TEXTE DU DOCUMENT:
::::::

La belle mosquée, construite avec le financement du Maroc et des Émirats arabes unis, « agirait comme un point focal pour le renouveau islamique en Europe. »
Surplombant l'Alhambra, abandonnée par Mohammad III en 1492, la Grande Mosquée a servi à rappeler les huit siècles de domination musulmane d'Al-Andalus.
Tout le monde n'a pas accueilli favorablement la construction de la Grande Mosquée, qui n'est pas aussi grande qu'elle aurait pu l'être. Pendant les deux décennies de lutte pour persuader les autorités de la ville d'approuver sa construction, ses concepteurs ont été obligés de réduire la hauteur du minaret afin qu'il ne soit pas plus haut que la tour de l'église catholique voisine de Saint-Nicolas.

::::::

LISTE DES DONNÉES:
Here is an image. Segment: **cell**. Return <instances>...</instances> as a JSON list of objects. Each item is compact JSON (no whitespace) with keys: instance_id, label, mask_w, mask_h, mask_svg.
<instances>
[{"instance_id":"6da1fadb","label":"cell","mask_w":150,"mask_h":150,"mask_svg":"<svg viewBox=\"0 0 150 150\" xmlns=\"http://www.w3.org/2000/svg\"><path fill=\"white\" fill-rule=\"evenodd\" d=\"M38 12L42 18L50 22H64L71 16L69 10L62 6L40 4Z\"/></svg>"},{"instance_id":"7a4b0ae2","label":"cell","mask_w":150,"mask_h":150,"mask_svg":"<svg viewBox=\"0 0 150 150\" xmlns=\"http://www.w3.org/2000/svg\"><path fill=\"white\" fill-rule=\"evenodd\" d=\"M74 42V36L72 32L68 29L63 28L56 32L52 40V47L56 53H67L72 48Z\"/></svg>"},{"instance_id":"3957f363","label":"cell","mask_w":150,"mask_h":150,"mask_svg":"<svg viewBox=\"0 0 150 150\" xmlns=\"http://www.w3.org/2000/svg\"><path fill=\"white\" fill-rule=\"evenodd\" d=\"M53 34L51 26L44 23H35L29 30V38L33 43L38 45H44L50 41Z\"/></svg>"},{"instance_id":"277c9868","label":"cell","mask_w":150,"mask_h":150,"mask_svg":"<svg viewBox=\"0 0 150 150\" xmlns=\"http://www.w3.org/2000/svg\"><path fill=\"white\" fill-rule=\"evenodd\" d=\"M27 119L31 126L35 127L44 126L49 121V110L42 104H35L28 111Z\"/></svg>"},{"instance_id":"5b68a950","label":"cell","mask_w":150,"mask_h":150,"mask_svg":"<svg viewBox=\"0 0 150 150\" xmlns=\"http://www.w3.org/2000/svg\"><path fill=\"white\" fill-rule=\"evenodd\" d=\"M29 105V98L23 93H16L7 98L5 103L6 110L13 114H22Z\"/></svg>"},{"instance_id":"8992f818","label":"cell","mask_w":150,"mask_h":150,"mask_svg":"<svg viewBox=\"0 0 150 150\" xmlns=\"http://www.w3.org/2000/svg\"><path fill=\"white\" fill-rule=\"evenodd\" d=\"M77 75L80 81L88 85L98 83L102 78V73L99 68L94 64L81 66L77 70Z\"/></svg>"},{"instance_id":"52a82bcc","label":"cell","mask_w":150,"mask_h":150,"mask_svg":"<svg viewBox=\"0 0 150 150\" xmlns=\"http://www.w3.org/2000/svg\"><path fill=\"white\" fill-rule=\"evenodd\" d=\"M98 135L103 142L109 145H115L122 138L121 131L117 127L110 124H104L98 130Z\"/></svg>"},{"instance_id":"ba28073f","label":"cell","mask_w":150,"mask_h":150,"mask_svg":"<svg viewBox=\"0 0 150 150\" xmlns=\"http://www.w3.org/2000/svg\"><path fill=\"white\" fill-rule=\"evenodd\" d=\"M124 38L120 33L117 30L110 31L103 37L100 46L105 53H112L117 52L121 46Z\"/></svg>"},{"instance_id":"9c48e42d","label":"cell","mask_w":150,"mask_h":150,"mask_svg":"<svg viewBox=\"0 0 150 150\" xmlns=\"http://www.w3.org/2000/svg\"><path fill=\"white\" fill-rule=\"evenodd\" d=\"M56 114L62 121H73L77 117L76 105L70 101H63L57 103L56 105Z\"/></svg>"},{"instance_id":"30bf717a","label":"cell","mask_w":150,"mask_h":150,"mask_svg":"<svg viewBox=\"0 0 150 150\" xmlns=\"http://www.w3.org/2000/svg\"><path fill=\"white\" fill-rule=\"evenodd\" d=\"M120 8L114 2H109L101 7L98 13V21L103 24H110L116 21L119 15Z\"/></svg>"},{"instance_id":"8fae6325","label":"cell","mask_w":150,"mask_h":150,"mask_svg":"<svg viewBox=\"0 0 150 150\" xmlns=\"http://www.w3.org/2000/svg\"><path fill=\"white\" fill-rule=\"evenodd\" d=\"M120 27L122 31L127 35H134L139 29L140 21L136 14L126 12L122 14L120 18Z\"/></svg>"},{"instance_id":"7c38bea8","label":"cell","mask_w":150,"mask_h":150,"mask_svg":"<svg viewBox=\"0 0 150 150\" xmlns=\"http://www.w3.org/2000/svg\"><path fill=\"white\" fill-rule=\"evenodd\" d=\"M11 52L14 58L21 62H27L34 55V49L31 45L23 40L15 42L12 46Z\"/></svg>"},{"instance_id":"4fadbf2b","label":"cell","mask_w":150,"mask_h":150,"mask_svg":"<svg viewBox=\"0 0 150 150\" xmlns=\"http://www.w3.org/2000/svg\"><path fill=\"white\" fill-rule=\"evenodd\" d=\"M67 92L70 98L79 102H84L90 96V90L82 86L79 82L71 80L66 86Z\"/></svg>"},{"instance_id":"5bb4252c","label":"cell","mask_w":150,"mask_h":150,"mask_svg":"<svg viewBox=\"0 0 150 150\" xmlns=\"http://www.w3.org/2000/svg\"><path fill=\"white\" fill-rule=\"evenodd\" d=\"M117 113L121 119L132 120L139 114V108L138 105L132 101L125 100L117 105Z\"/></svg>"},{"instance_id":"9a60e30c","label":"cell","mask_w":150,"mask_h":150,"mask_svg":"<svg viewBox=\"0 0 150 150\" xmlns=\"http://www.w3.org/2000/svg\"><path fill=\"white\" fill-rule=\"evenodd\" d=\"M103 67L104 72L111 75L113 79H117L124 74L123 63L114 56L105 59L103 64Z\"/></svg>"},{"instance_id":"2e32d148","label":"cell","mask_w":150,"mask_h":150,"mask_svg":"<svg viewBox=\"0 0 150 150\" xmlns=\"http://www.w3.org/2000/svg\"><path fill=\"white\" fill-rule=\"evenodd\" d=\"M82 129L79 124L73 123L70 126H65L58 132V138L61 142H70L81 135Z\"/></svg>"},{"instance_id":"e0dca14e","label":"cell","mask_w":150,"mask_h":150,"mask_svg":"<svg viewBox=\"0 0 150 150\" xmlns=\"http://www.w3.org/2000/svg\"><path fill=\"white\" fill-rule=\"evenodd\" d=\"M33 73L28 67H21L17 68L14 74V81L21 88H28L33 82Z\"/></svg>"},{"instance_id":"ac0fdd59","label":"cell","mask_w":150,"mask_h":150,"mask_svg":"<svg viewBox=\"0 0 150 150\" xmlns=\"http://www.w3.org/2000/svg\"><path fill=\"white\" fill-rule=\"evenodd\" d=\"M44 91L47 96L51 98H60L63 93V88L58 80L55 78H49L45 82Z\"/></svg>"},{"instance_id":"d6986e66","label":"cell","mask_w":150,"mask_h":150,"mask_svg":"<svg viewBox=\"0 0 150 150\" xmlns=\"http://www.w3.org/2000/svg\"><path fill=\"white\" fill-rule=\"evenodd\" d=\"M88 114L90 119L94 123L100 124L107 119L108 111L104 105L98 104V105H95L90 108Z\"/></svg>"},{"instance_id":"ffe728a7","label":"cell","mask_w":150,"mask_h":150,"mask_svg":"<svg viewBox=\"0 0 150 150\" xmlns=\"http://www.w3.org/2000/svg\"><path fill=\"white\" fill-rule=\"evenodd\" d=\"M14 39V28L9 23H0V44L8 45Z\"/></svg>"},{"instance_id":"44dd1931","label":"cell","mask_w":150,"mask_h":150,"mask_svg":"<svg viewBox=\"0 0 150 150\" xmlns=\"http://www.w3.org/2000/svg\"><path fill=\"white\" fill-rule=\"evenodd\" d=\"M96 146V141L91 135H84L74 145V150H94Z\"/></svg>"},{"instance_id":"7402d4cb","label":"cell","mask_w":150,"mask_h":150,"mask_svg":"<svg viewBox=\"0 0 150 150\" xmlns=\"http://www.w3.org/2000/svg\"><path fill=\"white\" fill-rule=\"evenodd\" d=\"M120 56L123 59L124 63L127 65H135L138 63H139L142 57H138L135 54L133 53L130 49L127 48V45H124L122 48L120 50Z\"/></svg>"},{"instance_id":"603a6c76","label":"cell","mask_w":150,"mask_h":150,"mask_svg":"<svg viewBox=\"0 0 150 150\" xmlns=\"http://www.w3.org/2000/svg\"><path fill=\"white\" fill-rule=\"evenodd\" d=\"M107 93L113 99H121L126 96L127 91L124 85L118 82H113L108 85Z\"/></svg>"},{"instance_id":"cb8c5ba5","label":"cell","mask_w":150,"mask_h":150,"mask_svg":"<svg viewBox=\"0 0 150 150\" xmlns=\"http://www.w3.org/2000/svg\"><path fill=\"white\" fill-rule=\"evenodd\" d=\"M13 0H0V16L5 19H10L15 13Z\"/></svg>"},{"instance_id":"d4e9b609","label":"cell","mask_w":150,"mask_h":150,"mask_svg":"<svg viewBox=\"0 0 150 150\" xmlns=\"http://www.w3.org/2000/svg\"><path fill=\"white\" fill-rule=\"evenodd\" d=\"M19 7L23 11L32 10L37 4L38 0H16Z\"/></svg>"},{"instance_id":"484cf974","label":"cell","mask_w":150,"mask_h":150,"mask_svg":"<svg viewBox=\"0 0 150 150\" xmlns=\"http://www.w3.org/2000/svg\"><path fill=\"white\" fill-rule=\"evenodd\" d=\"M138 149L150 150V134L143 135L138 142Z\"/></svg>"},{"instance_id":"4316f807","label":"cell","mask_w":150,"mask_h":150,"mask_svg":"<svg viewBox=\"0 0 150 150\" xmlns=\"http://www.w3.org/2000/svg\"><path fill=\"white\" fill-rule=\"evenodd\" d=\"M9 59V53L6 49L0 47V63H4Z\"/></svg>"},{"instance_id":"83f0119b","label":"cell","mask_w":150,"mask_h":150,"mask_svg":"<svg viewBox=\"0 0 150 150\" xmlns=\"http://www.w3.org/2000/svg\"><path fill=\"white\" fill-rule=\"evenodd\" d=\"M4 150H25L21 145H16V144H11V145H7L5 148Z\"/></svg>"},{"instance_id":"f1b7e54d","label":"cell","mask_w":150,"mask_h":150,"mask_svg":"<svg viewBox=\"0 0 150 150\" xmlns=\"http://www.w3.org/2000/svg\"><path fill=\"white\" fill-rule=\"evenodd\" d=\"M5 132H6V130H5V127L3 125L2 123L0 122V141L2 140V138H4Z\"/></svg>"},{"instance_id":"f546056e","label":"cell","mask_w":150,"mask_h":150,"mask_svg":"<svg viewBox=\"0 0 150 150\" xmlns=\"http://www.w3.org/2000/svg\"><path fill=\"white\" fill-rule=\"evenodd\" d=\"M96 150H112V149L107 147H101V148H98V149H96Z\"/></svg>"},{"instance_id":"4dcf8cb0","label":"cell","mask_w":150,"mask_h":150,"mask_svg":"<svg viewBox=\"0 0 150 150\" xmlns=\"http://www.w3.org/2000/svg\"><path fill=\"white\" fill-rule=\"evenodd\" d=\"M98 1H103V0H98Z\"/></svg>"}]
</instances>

::::::

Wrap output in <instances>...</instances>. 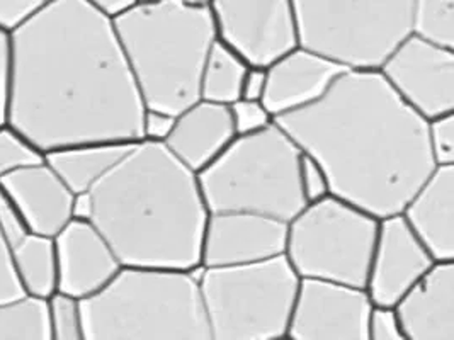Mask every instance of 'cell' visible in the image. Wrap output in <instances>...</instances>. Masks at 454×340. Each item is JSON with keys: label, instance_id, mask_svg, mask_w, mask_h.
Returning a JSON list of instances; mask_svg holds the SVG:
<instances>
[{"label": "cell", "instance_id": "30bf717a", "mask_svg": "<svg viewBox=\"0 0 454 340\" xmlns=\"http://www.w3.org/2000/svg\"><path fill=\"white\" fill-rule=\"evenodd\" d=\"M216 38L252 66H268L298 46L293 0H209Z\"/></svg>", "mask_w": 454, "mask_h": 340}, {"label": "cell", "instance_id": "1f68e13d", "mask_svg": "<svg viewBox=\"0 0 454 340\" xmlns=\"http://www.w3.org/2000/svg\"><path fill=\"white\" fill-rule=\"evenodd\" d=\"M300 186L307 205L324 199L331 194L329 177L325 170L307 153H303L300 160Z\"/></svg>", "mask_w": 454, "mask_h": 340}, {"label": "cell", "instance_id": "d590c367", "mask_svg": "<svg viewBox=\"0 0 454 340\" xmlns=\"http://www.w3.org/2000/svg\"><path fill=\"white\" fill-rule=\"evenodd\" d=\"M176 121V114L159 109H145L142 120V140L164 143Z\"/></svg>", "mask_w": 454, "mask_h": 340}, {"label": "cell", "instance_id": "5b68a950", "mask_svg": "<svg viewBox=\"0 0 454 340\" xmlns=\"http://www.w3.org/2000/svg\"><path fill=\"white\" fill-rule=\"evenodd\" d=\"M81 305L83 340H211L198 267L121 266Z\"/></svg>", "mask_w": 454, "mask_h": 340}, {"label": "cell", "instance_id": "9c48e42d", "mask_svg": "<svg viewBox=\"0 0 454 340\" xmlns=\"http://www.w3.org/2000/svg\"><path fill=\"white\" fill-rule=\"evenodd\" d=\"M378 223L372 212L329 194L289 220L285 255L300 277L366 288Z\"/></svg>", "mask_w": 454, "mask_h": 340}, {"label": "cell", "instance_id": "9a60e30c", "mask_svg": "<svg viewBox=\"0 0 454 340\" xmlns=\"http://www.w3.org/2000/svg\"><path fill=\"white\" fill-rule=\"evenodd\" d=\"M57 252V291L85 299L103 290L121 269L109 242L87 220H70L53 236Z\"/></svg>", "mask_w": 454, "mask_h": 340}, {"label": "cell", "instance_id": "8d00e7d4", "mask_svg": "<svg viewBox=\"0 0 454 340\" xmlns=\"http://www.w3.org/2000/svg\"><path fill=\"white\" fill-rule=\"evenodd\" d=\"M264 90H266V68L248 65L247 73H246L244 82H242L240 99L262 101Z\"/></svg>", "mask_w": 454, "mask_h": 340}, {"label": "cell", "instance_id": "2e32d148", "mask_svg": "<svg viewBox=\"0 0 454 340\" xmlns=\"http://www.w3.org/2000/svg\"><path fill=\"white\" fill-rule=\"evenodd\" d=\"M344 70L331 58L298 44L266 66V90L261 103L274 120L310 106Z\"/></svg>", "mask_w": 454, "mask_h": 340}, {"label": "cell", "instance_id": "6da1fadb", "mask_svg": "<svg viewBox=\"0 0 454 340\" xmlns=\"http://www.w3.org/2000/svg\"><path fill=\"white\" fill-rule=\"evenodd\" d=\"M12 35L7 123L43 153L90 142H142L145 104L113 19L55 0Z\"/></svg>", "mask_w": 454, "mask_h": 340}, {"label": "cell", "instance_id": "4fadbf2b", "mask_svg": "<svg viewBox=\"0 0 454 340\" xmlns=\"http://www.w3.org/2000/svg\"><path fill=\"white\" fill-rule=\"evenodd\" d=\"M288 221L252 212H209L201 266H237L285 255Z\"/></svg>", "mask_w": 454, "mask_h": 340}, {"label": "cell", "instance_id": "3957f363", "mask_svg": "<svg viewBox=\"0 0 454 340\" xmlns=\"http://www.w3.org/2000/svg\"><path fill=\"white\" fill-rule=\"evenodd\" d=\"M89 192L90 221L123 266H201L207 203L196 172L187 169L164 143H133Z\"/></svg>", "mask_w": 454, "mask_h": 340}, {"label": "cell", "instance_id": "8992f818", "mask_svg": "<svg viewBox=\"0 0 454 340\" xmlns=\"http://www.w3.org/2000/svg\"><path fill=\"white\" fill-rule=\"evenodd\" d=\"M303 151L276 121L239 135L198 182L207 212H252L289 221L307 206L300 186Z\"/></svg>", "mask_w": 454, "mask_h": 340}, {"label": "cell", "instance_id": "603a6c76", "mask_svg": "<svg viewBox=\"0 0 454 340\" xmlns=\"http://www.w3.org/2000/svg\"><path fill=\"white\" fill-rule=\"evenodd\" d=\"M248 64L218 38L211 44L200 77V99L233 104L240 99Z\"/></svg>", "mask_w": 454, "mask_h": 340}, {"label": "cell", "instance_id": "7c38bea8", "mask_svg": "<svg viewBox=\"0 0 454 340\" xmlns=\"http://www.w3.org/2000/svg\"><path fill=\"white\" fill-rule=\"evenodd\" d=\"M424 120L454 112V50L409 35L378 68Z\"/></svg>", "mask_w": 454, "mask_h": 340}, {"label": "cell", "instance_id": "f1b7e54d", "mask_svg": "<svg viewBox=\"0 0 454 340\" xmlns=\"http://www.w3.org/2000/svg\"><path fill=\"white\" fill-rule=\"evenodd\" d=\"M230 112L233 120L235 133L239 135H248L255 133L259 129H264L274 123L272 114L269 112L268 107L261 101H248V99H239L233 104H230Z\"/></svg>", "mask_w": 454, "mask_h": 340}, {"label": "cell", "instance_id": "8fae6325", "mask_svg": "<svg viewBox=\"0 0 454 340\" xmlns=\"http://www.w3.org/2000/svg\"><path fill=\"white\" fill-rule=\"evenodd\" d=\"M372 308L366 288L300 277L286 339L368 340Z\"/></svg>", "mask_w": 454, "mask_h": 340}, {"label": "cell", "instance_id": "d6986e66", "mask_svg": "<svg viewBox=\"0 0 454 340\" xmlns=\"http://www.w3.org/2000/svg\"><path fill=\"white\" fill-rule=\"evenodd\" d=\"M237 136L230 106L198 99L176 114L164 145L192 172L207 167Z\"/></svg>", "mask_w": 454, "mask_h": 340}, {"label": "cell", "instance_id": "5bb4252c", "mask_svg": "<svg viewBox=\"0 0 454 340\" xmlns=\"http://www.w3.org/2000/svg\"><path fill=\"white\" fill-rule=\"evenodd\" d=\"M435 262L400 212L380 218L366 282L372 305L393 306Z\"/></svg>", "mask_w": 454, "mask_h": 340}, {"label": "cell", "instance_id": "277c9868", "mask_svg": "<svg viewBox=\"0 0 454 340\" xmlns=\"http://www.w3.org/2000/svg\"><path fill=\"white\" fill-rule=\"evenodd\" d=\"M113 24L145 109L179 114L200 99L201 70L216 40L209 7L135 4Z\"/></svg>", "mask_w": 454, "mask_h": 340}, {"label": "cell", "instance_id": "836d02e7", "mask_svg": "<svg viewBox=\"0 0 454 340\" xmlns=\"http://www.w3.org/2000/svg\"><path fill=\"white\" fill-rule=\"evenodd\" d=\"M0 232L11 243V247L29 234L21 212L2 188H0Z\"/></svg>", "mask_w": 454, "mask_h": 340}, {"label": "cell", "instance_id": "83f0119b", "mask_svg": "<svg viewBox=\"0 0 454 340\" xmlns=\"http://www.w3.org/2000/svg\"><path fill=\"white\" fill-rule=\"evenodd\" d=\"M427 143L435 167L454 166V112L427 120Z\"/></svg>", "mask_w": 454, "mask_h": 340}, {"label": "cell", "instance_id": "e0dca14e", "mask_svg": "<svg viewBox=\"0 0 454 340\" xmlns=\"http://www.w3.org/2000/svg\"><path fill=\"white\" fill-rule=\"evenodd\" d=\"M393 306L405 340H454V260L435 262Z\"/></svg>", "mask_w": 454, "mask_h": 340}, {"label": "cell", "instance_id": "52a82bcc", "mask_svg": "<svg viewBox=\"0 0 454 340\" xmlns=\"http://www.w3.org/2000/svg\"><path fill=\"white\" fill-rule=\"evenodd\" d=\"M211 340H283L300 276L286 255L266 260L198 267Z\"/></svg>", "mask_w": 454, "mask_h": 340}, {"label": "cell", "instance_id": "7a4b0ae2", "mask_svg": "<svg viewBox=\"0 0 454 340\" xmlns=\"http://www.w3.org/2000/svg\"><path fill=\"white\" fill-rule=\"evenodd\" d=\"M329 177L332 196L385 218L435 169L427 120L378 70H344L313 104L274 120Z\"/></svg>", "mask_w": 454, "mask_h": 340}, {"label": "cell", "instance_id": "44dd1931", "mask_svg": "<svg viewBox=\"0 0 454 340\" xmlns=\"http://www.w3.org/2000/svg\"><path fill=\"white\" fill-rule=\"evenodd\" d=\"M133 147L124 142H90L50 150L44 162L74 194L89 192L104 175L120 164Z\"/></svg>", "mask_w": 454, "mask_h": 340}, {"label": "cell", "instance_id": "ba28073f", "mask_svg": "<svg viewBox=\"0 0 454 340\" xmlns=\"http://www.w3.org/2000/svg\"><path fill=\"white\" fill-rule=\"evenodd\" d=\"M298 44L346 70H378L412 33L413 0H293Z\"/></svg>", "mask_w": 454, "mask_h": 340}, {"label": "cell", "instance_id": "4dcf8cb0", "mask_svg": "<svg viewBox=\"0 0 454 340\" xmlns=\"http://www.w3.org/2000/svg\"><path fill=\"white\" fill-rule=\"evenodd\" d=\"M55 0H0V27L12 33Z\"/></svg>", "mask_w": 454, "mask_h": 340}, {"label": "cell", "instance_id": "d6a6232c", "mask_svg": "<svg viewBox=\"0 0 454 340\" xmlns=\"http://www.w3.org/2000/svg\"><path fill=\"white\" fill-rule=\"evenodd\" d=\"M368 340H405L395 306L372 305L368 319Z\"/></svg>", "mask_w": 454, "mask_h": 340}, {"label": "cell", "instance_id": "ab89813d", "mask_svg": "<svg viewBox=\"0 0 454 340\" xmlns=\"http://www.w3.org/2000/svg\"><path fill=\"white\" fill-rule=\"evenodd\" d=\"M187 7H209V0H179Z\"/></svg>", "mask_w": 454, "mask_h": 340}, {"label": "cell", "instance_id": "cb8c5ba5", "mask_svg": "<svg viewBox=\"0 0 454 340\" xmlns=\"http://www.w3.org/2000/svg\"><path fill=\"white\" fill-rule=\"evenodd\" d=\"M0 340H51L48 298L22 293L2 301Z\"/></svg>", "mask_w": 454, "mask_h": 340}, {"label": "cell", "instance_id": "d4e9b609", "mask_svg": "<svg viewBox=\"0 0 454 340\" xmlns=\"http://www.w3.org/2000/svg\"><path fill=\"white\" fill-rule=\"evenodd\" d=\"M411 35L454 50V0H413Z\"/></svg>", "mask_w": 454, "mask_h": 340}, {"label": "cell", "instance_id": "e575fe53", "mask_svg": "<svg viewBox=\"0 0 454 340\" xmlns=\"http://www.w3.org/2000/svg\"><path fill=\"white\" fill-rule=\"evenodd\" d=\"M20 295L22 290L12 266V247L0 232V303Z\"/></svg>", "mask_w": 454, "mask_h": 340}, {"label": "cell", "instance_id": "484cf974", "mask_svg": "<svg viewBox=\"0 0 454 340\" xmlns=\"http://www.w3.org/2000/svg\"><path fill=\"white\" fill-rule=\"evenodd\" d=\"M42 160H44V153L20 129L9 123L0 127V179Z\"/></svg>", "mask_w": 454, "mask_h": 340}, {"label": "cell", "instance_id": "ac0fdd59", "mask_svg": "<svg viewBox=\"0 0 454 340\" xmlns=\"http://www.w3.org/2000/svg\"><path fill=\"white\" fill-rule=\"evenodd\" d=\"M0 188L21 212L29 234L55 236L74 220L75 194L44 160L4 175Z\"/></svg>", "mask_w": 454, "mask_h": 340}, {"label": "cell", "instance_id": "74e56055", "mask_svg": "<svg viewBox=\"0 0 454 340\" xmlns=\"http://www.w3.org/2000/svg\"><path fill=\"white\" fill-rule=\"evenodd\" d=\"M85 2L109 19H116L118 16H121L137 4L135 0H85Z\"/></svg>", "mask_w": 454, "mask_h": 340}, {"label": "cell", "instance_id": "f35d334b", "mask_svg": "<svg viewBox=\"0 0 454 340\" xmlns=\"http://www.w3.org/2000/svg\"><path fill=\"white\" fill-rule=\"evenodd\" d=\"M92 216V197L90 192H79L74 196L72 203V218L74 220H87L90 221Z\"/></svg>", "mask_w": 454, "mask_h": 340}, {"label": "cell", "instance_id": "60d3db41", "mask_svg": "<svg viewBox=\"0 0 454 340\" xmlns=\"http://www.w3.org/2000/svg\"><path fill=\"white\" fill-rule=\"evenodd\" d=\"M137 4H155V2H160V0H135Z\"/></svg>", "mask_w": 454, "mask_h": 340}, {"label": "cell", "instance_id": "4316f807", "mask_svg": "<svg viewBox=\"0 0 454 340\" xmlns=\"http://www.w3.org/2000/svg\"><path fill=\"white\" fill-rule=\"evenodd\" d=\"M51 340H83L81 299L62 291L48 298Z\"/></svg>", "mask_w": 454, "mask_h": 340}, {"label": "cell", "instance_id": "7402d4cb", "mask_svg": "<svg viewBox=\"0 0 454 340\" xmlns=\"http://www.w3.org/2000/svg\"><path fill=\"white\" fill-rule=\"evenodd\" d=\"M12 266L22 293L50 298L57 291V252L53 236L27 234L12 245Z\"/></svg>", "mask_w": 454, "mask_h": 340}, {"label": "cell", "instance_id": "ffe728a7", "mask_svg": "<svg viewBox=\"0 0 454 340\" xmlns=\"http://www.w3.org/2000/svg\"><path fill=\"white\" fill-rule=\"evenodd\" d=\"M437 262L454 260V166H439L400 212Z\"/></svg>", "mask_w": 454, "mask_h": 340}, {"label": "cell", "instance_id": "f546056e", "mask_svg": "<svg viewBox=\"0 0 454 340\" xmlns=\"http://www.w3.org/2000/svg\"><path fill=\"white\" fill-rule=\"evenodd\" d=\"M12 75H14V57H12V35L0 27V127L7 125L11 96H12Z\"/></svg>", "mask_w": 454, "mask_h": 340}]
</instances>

::::::

OBJECTIF 1:
Résumez en deux phrases le texte consacré à la Grande Mosquée.
OBJECTIF 2:
Selon le texte consacré à la Grande Mosquée, pour quelle raison la hauteur du minaret a-t-elle été réduite ? Répondez en une ou deux phrases.
Seul le texte consacré à la Grande Mosquée doit servir de source.

RÉSULTAT 1:
Financée par le Maroc et les Émirats arabes unis, la Grande Mosquée surplombe l'Alhambra, rappelle les huit siècles de domination musulmane d'Al-Andalus et est présentée comme un point focal du renouveau islamique en Europe. Sa construction n'a pas fait l'unanimité : après deux décennies de lutte pour obtenir l'accord des autorités de la ville, ses concepteurs ont dû réduire la hauteur du minaret.

RÉSULTAT 2:
Les concepteurs ont réduit la hauteur du minaret pour qu'il ne dépasse pas la tour de l'église catholique voisine de Saint-Nicolas. Ils y ont été obligés pendant les deux décennies de lutte menées pour persuader les autorités de la ville d'approuver la construction.